Getting a fresh perspective on processes and service delivery can help busy in-house legal teams make changes that address the risk of burnout.

Legal teams are under increased pressure, with burgeoning workloads and expectations on them. The Covid-19 pandemic has changed many professionals’ perspectives on their workplace and a new kind of burnout has emerged. This requires a renewed focus on wellbeing.

The risk of burnout

Post-pandemic we are seeing a new kind of burnout. Dealing with Covid-19 required a rapid response and quick thinking from businesses and whilst this created anxiety and stress, there was also an energy and motivation to adapt and evolve to the changing global picture.

Two years on and that motivation and engagement has largely started to drain away and although most are looking to resume some kind of ‘new normal’, the relentless news cycle of hope followed by fear and the stress this has created has left behind an exhaustion. In-house legal teams experienced a particularly tough time when the pandemic hit as boundaries blurred, furlough hit, supply chains became scrambled and GCs were asked to help make sense of it all. This was on top of the historic shrinking of legal budgets and team sizes. Burnout in the legal profession in 2022 is an inevitability.

A report from Gallup recognised a trend in 2020 called the wellbeing-engagement paradox which captured how people behaved and felt at work during the first year of the pandemic. It recognised that there is normally a link between employee engagement and wellbeing and that they influence each other. However, employee engagement and wellbeing became disconnected in 2020 – stress grew and wellbeing decreased but engagement remained strong.

Geraldine Kelm

Geraldine Kelm

Partner, Head of Account Management, Vario Flexible Services

Ultimately, the causes of burnout – typically, long hours, a heavy workload and a lack of autonomy – need to be addressed

The report said: “At a time when layoffs and furloughs abounded, employees were thankful to have jobs, experienced the benefits of increased flexibility and autonomy resulting from remote work, benefitted from strong leadership efforts to engage them, and rallied with co-workers to keep everything afloat. In short, employees were inspired by and united under a shared sense of purpose.”

However, that kind of disconnect can’t last and this is why we’re seeing higher cases of burnout now than ever before. According to analysis of employee reviews by Glassdoor, mentions of burnout increased 128% since May 2021.

Burnout is an underlying factor in the so-called ‘great resignation’, where professionals are leaving their roles for a variety of reasons: exhaustion and the need to step-back from stress, the desire to spend time with family, devote to passion projects or even to retire earlier than planned. For some, the pandemic also clarified the importance of strong values, and many people are looking for new roles which give them a greater sense of purpose.

A wellbeing issue

Burnout can present itself in a variety of different ways. In 2019, the WHO redefined stress syndrome as burnout and a syndrome “conceptualised as resulting from chronic workplace stress that has not been successfully managed”. Mental Health UK lists the common signs of burnout as including: feeling tired or drained most of the time, feeling helpless, trapped and/or defeated, having a cynical/negative outlook, procrastinating and feeling overwhelmed. Importantly, burnout doesn’t go away on its own but slowly worsens if the root causes of the stress and exhaustion aren’t identified and dealt with.

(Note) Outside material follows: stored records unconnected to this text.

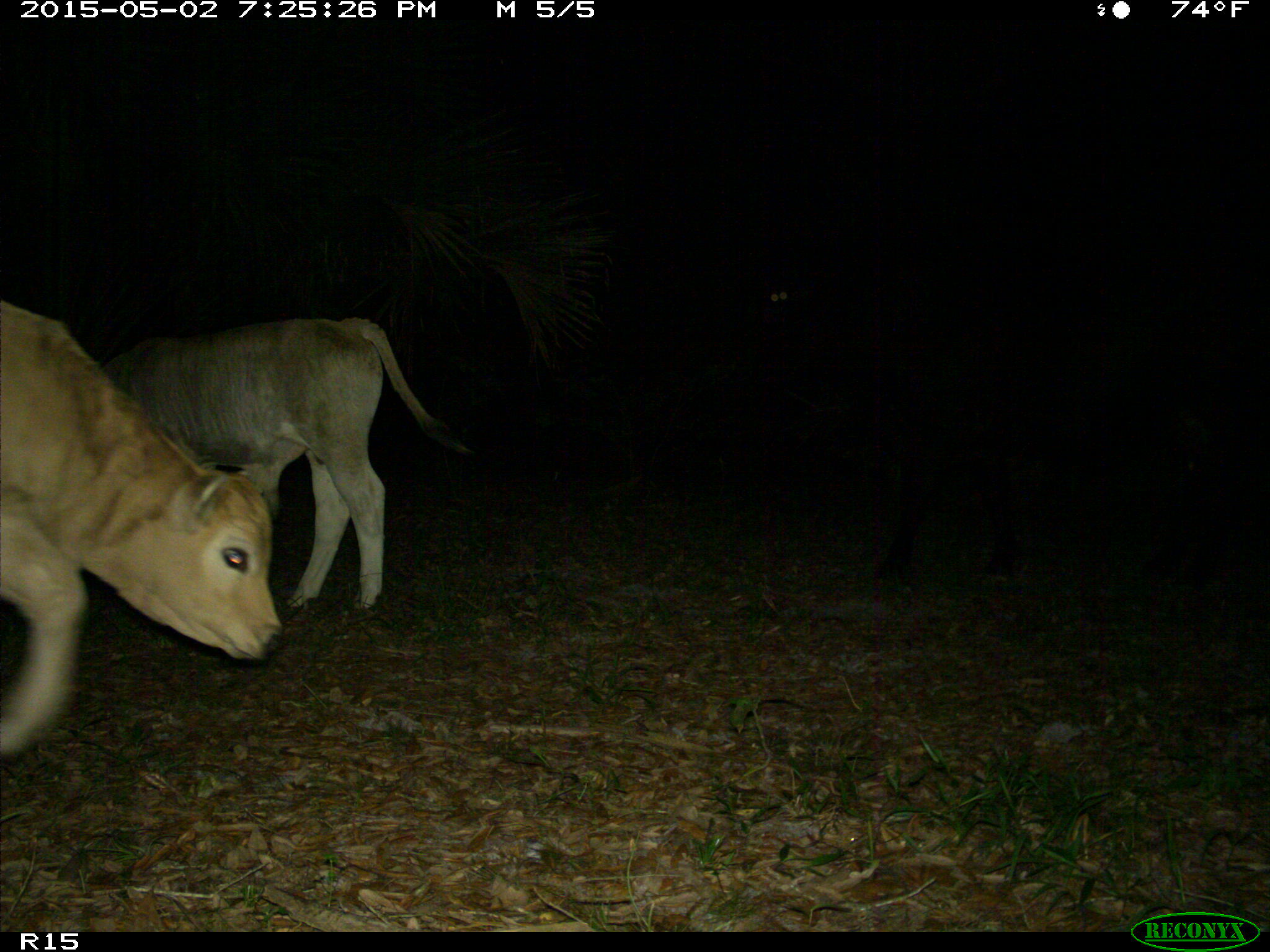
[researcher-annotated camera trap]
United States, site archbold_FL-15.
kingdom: Animalia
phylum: Chordata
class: Mammalia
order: Artiodactyla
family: Bovidae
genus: Bos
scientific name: Bos taurus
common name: domestic cow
Bos taurus (domestic cow).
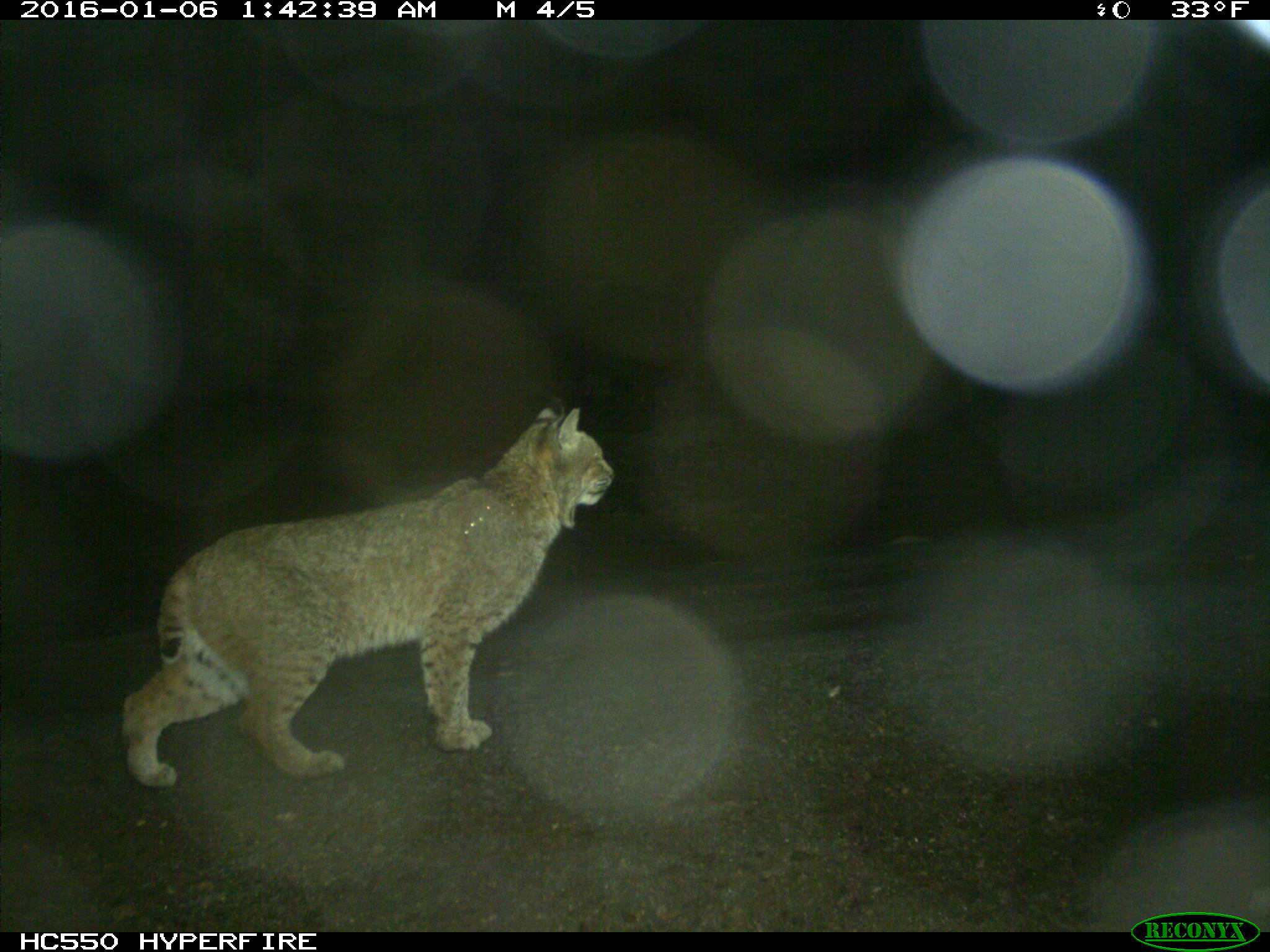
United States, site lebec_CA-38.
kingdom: Animalia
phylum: Chordata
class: Mammalia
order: Carnivora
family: Felidae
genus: Lynx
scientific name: Lynx rufus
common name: bobcat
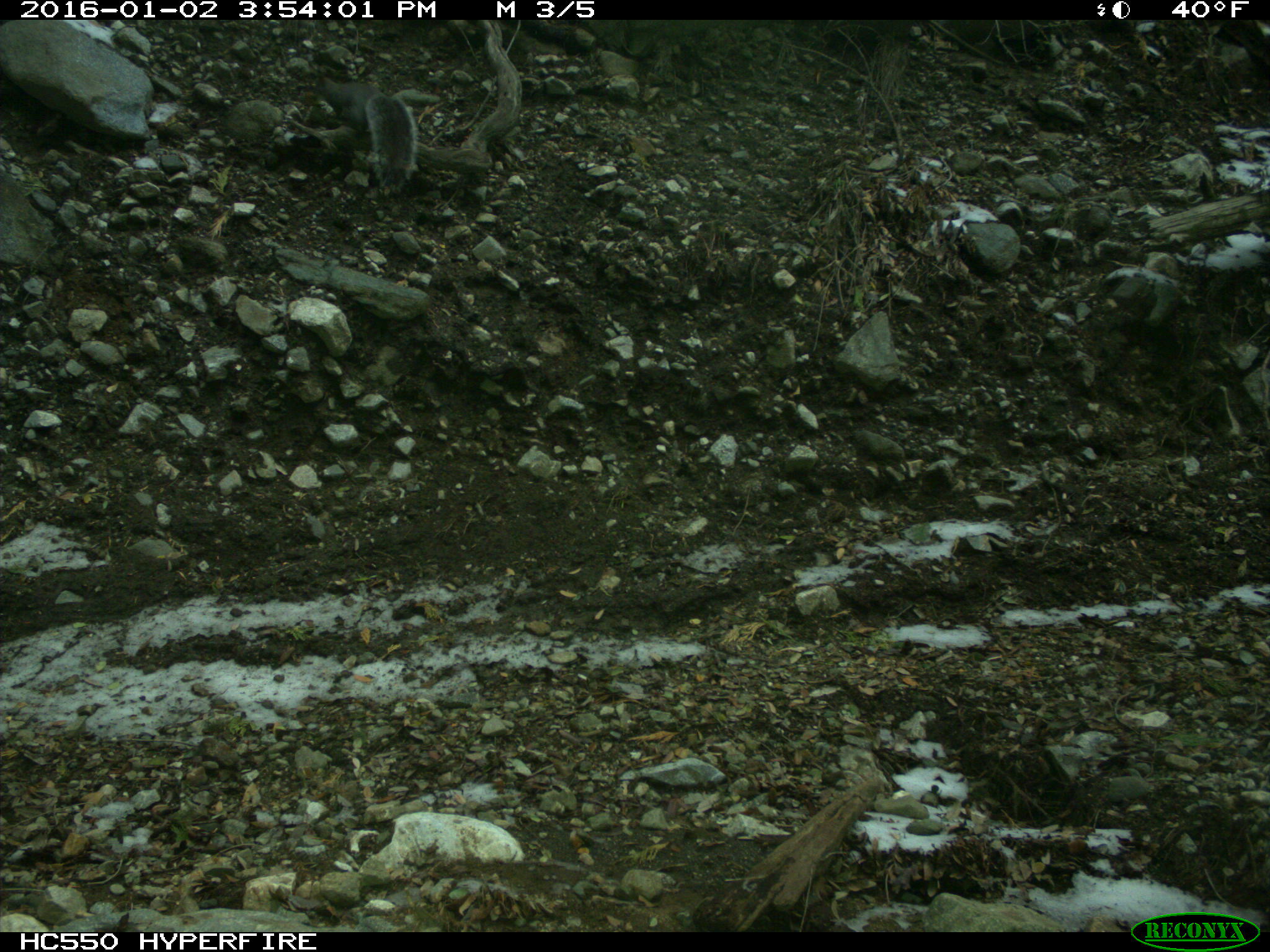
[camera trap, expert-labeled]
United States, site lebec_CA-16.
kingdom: Animalia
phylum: Chordata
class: Mammalia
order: Rodentia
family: Sciuridae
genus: Sciurus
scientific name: Sciurus carolinensis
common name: eastern gray squirrel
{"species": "Sciurus carolinensis (eastern gray squirrel)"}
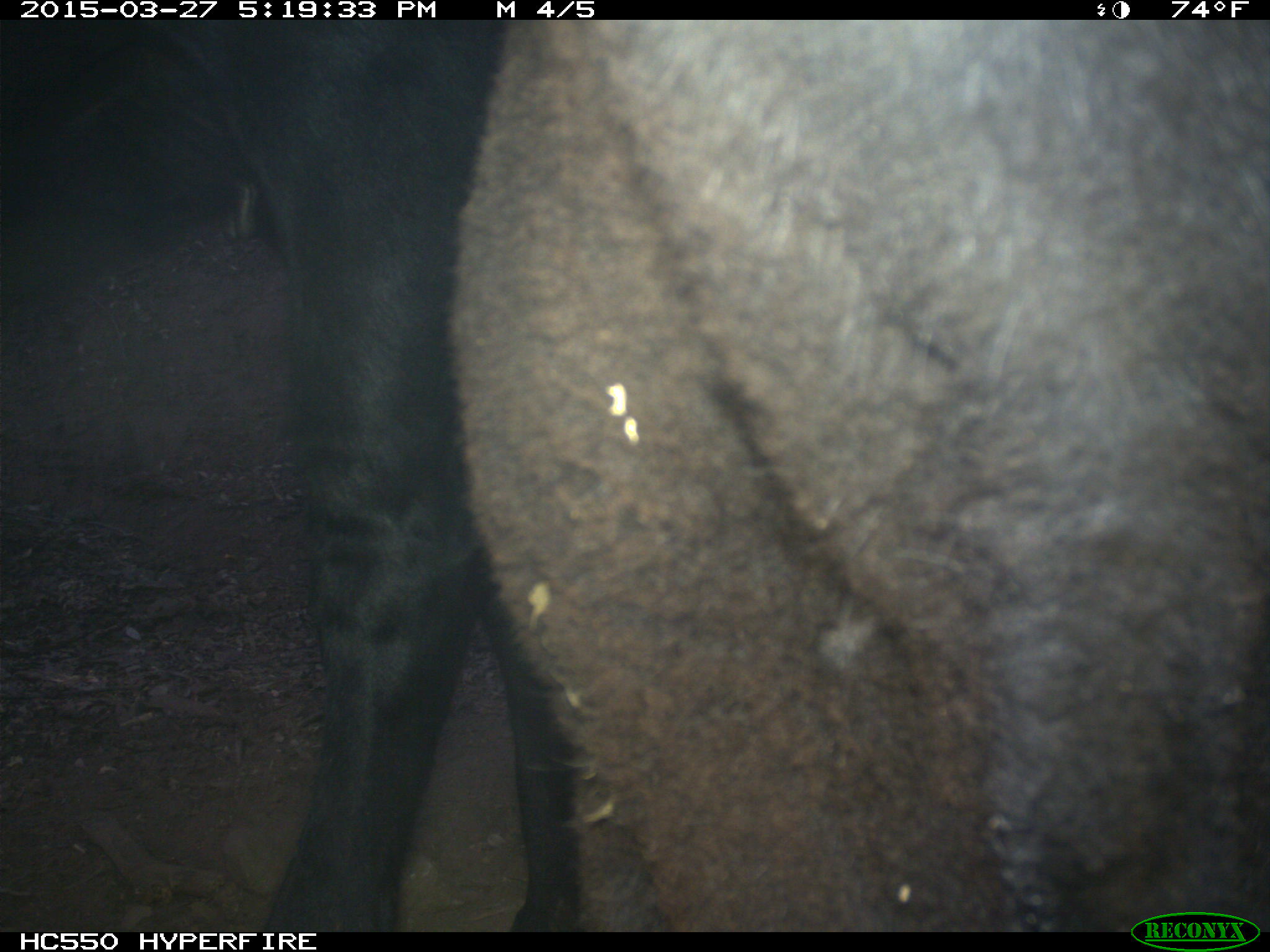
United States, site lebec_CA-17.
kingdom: Animalia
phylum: Chordata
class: Mammalia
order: Artiodactyla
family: Bovidae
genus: Bos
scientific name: Bos taurus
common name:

For busy in-house legal teams, wellbeing should be a priority for 2022, especially as pressures and heavy workloads continue, with gusto, this year.

Addressing the risk of burnout

The first and most important step is recognising what burnout is, what it looks like and if your team could be suffering. This is crucial, especially when Mental Health UK’s stats suggest that only 23% of people knew what plans their employers had in place to deal with burnout.

Creating an open culture and putting in place clear strategies to deal with burnout and to support employees’ wellbeing is obviously very important and shouldn’t be neglected but ultimately, the causes of burnout – typically, long hours, a heavy workload and a lack of autonomy – need to be addressed. Otherwise, teams will be caught in Groundhog Day.

Writing in the Harvard Business Review, the journalist and workplace expert Jennifer Moss highlighted that burnout isn’t about the people, but about the workplace: “Burnout is preventable. It requires good organisational hygiene, better data, asking more timely and relevant questions, smarter budgeting (more micro-budgeting), and ensuring that wellness offerings are included as part of your well-being strategy.”

At Vario we see pressured in-house lawyers every day and a growing number are looking for solutions to the entrenched problems which are causing burnout. Many of these problems have been exacerbated by the pandemic, but in most cases were issues long before that.

We’ve seen first-hand how increasing efficiencies, embracing technology and taking a fresh approach to processes can really help free-up a busy legal team. This is vital to tackling burnout – adapting the work, not putting a sticking plaster over the people.